Aufgabe a: Geben Sie aus der Auflistung die Zeilen zwischen der Zeile mit „Which of the candidates“ und der Zeile mit „is furthest from <bbox>358, 133, 366, 205</bbox>: palm“ einschließlich unverändert wieder.

Ausgewählter Auszug:
----

Seit Jahrzehnten dominiert das Bauwerk mit der markanten Betonfassade die östliche Innenstadt in Delmenhorst: Für kommenden Sonntag, 23. April, lädt die Stadtverwaltung alle Interessierten ein, die frühere Hertie-Immobilie an der Langen Straße noch einmal zu besuchen. Das Gebäude wurde 2020 von der Stadt erworben, um endgültig abgerissen zu werden. Für den Kauf und den anschließenden Abriss rechnet die Stadt mit Kosten von insgesamt 6,9 Millionen Euro. Beginn der Abbrucharbeiten soll nach diversen Voruntersuchungen noch in diesem Jahr sein.
Der Standort an der Langen Straße war einst ein florierender Handelsplatz. Viele Delmenhorster verbinden mit Hertie gute Erinnerungen. Mit einem öffentlichen Aufruf waren im vergangenen Jahr Delmenhorster aufgerufen, ihre Erinnerungen an Karstadt und Hertie zu sammeln und für eine Ausstellung zur Verfügung zu stellen. Das Warenhaus stand früher für Aufschwung und Wohlstand, für eine Zeit, in der es auch im östlichen Teil der City noch richtig brummte. Gesucht wurden persönliche Geschichten und Erinnerungen an diesen Ort, mit individuellen Erlebnissen, mit Fotografien. In Kooperation mit dem Masterstudiengang Integrated Media am Institut für Kunst und visuelle Kultur an der Carl-von-Ossietzky-Universität Oldenburg hat eine Studentengruppe die Einsendungen aufbereitet. Am kommenden Sonntag, dem „Hertie-Tag“, werden sie diese präsentieren. Wer die Stockwerke dann noch einmal über die Rolltreppe wechseln möchte, wird wohl enttäuscht sein: Das ehemalige Kaufhaus wurde bereits 2017 komplett entkernt.

----

Bereitgestellte Angaben:
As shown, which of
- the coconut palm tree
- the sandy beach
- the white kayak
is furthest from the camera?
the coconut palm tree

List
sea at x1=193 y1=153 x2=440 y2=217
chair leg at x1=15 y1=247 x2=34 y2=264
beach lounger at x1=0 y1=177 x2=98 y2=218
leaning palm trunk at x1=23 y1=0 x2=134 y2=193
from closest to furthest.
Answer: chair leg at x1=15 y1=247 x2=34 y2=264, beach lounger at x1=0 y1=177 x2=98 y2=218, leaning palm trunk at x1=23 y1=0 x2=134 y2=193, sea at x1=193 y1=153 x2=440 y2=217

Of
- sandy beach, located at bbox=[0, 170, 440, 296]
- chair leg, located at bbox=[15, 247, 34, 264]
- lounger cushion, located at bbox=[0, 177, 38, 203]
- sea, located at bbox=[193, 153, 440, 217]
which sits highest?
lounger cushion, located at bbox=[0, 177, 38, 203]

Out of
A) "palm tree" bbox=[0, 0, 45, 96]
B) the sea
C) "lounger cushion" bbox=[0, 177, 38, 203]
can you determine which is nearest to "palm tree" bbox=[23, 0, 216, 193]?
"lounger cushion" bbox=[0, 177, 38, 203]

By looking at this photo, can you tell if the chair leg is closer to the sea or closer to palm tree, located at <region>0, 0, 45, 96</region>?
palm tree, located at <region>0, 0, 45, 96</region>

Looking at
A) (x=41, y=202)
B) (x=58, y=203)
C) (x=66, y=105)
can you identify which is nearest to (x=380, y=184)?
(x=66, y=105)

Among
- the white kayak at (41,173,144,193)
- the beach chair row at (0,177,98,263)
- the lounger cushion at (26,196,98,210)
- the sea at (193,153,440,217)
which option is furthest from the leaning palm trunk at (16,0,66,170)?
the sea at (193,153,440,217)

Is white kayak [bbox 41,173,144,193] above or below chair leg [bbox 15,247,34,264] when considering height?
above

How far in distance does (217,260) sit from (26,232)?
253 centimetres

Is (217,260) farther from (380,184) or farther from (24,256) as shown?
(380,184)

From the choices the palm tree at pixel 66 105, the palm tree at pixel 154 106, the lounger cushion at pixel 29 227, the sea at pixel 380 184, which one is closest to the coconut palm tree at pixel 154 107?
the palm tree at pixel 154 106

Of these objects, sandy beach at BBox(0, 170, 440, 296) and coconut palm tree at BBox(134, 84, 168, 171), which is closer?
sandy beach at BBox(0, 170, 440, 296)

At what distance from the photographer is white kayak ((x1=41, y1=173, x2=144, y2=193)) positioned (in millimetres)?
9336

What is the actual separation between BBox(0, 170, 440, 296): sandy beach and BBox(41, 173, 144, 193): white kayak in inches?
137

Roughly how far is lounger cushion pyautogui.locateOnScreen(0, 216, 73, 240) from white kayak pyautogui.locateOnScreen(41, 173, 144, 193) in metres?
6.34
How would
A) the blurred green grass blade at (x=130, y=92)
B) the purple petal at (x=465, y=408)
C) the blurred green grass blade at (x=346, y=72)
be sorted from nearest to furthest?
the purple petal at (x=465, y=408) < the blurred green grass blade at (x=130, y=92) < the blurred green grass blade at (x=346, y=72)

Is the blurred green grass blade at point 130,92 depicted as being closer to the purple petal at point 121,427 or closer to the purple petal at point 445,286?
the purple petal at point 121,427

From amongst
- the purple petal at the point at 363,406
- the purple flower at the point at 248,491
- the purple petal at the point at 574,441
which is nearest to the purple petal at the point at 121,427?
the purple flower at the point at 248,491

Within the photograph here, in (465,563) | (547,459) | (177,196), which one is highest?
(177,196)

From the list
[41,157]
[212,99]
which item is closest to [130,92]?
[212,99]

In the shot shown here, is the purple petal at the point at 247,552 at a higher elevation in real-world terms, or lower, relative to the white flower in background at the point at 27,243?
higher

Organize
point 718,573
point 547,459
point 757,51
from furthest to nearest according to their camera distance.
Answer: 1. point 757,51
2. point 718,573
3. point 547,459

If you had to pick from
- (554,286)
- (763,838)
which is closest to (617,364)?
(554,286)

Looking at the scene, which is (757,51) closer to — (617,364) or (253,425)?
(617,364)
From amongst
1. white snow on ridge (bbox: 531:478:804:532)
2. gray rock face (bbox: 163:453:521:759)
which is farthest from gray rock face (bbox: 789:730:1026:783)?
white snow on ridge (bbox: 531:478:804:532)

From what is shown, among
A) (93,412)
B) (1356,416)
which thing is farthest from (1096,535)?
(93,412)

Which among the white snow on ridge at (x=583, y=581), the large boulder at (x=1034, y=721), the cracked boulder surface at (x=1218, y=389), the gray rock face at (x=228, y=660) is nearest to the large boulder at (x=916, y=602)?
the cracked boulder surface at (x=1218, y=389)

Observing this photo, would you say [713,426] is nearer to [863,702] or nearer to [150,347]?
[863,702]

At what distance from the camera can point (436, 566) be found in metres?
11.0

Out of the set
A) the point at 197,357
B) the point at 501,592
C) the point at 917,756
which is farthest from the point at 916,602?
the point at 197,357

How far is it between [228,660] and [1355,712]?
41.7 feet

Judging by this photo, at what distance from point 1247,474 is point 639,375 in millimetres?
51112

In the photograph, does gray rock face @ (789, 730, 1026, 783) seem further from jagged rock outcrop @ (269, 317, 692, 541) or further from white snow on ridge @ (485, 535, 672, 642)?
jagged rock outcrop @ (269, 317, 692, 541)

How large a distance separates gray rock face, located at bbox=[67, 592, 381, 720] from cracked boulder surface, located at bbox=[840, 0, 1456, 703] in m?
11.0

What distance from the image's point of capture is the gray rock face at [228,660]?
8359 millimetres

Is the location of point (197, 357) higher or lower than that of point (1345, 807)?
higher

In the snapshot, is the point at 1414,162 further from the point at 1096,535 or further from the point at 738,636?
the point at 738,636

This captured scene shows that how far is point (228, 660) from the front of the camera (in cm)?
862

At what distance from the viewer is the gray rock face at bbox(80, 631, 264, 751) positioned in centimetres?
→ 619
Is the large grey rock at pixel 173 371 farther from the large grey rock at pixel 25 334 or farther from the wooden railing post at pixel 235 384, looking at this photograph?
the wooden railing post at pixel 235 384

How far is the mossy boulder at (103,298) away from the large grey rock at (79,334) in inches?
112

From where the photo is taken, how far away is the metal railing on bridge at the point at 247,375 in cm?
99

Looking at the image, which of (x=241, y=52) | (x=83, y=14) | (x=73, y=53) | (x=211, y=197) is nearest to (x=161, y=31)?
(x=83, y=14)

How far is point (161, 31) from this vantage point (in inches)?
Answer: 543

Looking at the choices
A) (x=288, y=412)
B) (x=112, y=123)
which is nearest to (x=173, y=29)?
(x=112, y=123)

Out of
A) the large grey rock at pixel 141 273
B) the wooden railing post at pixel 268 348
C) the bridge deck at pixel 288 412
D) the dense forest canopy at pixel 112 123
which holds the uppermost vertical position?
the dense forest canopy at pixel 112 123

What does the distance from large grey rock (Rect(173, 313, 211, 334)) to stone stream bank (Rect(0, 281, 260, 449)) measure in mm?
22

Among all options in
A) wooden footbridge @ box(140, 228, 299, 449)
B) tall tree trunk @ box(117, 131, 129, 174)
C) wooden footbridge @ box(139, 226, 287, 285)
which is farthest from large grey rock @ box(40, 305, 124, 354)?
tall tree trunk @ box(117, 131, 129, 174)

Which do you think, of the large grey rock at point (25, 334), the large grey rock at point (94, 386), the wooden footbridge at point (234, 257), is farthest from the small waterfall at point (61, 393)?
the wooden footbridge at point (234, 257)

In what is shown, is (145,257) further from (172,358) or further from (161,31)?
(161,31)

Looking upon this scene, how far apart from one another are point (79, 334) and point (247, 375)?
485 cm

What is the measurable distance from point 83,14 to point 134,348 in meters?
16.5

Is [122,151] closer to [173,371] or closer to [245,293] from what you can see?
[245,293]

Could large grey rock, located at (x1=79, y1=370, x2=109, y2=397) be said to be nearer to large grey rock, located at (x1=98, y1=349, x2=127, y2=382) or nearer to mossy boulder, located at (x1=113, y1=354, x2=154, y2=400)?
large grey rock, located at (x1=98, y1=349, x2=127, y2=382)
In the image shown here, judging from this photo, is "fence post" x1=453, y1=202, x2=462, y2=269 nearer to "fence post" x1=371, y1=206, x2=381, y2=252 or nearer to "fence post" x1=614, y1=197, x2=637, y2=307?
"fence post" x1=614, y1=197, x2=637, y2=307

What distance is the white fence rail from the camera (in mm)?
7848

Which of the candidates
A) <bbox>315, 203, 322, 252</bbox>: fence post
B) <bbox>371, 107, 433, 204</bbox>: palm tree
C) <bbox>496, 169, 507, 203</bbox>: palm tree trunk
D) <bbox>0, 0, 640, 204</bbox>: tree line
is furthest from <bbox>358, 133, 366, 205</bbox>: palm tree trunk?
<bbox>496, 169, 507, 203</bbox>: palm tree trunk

----

Aufgabe b: Führen Sie den Text über die frühere Hertie-Immobilie in Delmenhorst im Anschluss an seinen letzten Satz weiter.

Lösung a:
Which of the candidates
A) <bbox>315, 203, 322, 252</bbox>: fence post
B) <bbox>371, 107, 433, 204</bbox>: palm tree
C) <bbox>496, 169, 507, 203</bbox>: palm tree trunk
D) <bbox>0, 0, 640, 204</bbox>: tree line
is furthest from <bbox>358, 133, 366, 205</bbox>: palm tree trunk?

Lösung b:
"Viele Chancen wurden niedergetrampelt"
Eine Erinnerung an Hertie teilt auch Lothar Andert. In der Vergangenheit wurden schon viele Chancen für die Innenstadtentwicklung niedergetrampelt, meint unser Leser. Andert war früher bei der Neuen Heimat in Bremen als Stadtsanierer tätig. Er hatte sich schon 2013 in Delmenhorst in der Angelegenheit Wiederbelebung des Kaufhausstandortes zu Wort gemeldet, berichtet der Delmenhorster. Monatelang habe er parteiübergreifend fachliche Hinweise zur Innenstadtentwicklung und zu möglichen Förderprogrammen gegeben. Hätte man seinerzeit nicht Norddeutschlands erfolgreichsten Projektentwickler, Kurt Zech, ausgebremst, "hätten wir heute bereits eine funktionierende Immobilie" an der Stelle des aufgegebenen Hertie-Hauses, ist er überzeugt. Und das hätte der gesamten Innenstadt einen Entwicklungsschub gegeben.
Andert beklagt gegenüber unserer Redaktion den aktuellen Zustand einer wirtschaftlich brachliegenden Innenstadt. 2009 ebenfalls aufgegebene Karstadt-Grundstücke wie in Rendsburg, Husum oder Wolfenbüttel seien längst mit neuen Funktionen wieder im wirtschaftlichen Betrieb. Stadtratsmehrheiten und "schlaue" Oberbürgermeister hätten in Delmenhorst aber die in seinen Augen schlechteste Lösung herbeigeführt: Das Grundstück wurde 2020 von der Stadt gekauft, um es abzubrechen. "Davor hatte das Baudezernat vor Jahren schon in einer Ratsvorlage gewarnt, da dann die Nachbarhäuser mit in die Grube fallen würden", erinnert sich Andert. Und die Fertigstellung einer neuen Bebauung sei wohl erst in sehr ferner Zukunft wahrscheinlich. Die Stadtverwaltung werde sicherlich wieder zur Bearbeitung der Vorgänge "Personalprobleme" haben. "Die Kosten werden für die Stadt dann drei bis viermal so hoch ausfallen." Noch sei die Suche nach Investoren nicht zu spät, meint Andert. Diese könnten Vorsteuerabzug geltend machen und Sonderabschreibungen nutzen.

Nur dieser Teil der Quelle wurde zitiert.